Items from a data source

____________________

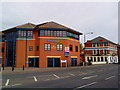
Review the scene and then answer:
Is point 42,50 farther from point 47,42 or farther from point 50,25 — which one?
point 50,25

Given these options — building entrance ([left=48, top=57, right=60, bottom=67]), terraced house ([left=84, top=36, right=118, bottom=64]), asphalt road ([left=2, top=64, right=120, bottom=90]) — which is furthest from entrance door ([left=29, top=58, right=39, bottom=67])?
terraced house ([left=84, top=36, right=118, bottom=64])

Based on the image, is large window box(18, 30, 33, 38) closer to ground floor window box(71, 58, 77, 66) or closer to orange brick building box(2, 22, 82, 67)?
orange brick building box(2, 22, 82, 67)

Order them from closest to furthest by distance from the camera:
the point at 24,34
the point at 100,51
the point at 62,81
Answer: the point at 62,81 < the point at 24,34 < the point at 100,51

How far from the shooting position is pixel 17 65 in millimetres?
35906

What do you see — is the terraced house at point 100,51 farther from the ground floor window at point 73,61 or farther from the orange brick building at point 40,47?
the orange brick building at point 40,47

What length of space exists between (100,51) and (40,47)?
38425 millimetres

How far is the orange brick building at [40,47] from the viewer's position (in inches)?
1427

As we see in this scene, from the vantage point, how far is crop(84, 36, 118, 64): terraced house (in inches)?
2544

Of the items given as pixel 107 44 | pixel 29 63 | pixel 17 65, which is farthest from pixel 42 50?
pixel 107 44

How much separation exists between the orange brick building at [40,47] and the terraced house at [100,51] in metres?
30.3

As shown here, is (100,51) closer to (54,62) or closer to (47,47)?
(54,62)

____________________

§ Exercise task
Please lay out the lines from the records above, from the line containing "What do you" through the line containing "38425 millimetres", inclusive, as a JSON list of strings with one string per line and blank lines omitted.

§ Exercise result
[
  "What do you see — is the terraced house at point 100,51 farther from the ground floor window at point 73,61 or farther from the orange brick building at point 40,47?",
  "the orange brick building at point 40,47",
  "What length of space exists between (100,51) and (40,47)?",
  "38425 millimetres"
]